A lot of people have asked me what I do to lose and keep off over 100 lbs, other than running, of course. I do a variety of things, tennis included (when it's not raining), but I utilize a lot of Jillian Michael's circuit training workouts. These are workouts I got from her site when I was a member. I also have these on flash cards that I bought a couple years back.
Hot Bod in a Box - calisthenic-based exercises with diagrams from Jillian Michaels
Basically, each workout consists of five circuits of two-to-three individual exercises that are repeated three times before moving on to the next set of two-to-three exercises. They are almost all calisthenic-based exercises (jumping jacks, jump rope, squats, etc...), which is great, because you don't need a lot of fancy equipment or a whole lot of room to get the workout done. Depending on the exercises of the day's circuits, I can usually complete a workout in 50-60 minutes and I get a very respectable burn of about 400-500 calories (it's not running, but it's pretty decent).

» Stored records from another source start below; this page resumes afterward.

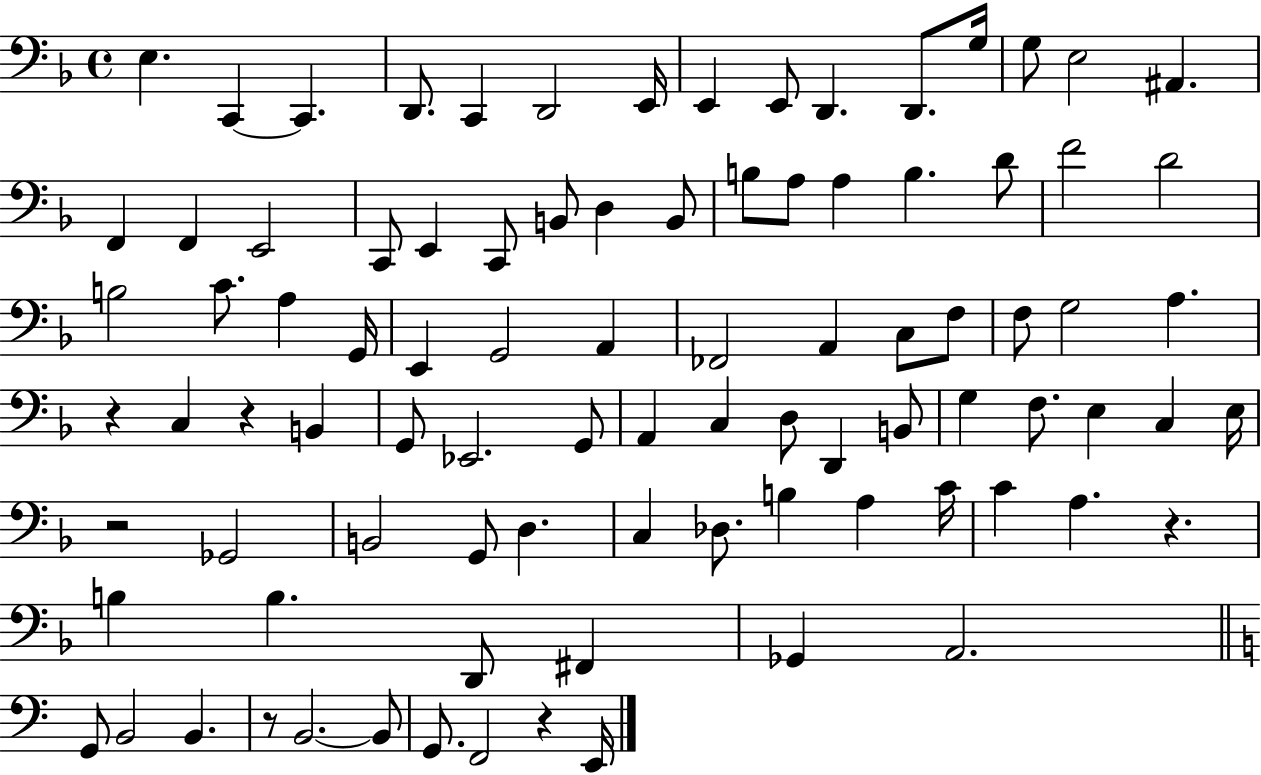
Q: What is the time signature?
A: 4/4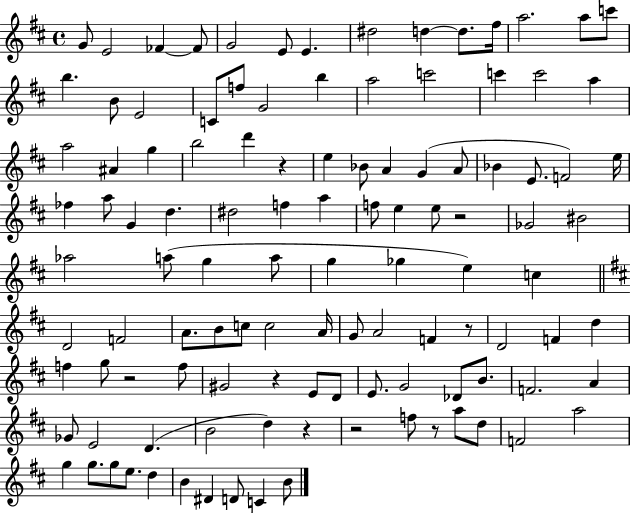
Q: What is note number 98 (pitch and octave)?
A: G5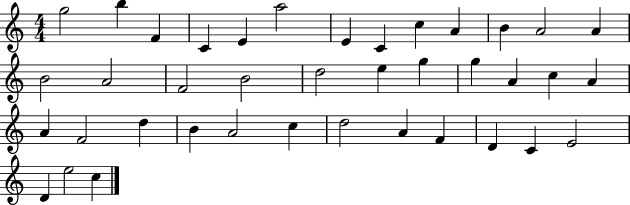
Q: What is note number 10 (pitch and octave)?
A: A4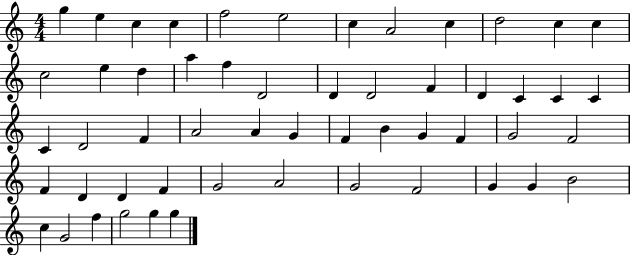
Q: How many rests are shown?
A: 0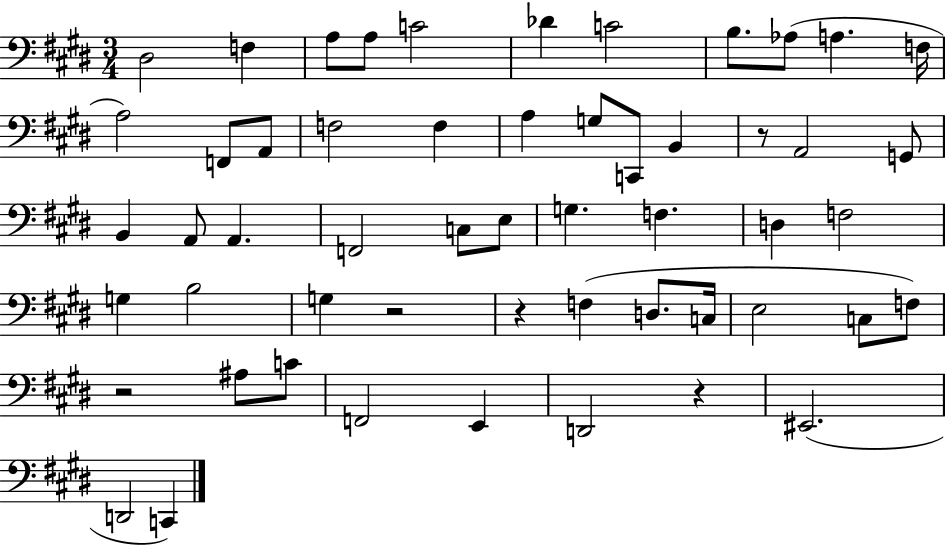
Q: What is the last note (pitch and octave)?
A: C2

I keep around a large exercise ball for exercises like dumbbell chest press or dumbbell chest fly, a set of 7lb. weights, a mat (because I drip sweat a lot) and a timer.
Here's the workout I completed today.
Circuit 1
1) Dumbbell Chest Press
3 sets of 15
2) Jumping Squat
3 sets of 15
3) Jumping Rope
3 sets of 1 minute
So, I did one set of 15 chest press, 1 set of 15 jumping squats and 1 minute of jumping rope. Then I repeated 2 more times before moving on to circuit 2.
Circuit 2
1) Sumo Squat
3 sets of 10
2) Dumbbell Chest Fly
3 sets of 15
3) Stair Steps
3 sets of 1 minute
(Up and down on the bottom step of my stair fast for 1 minute)
So, I did one set of 10 sumo squats, 1 set of 15 dumbbell chest fly and 1 minute of stair steps. Then I repeated 2 more times before moving on to circuit 3.
Circuit 3
1) Reverse-Grip Shoulder Press
3 sets of 12
2) Wall Squat
3 sets of 1 minute
3) Jumping Rope
3 sets of 1 minute
Repeat circuit until you have completed it 3 X total.
Circuit 4
1) Lateral Shoulder Raises
3 sets of 12
2) Double Crunch
3 sets of 25
3) Mountain Climbers
3 sets of 1 minute
Repeat circuit until you have completed it 3 X total.
Circuit 5
1) Triceps Kickbacks
3 sets of 15
2) Jumping Rope
3 sets of 1 minute
3) Plank (hold static contraction) - on hands, but you could do on forearms, too
3 sets of 1 minute
Repeat circuit until you have completed it 3 X total.
If you don't know what some of these exercises are, just Google them and you'll find a variety of sites that demonstrate the move.
I like to have loud music on when I'm doing these workouts, so I can motivate myself to keep going. It sure feels good when you finish one of these workouts. The best thing about these calisthenic-based exercises is that the possibilities for variety of workouts is endless. Try it out sometime.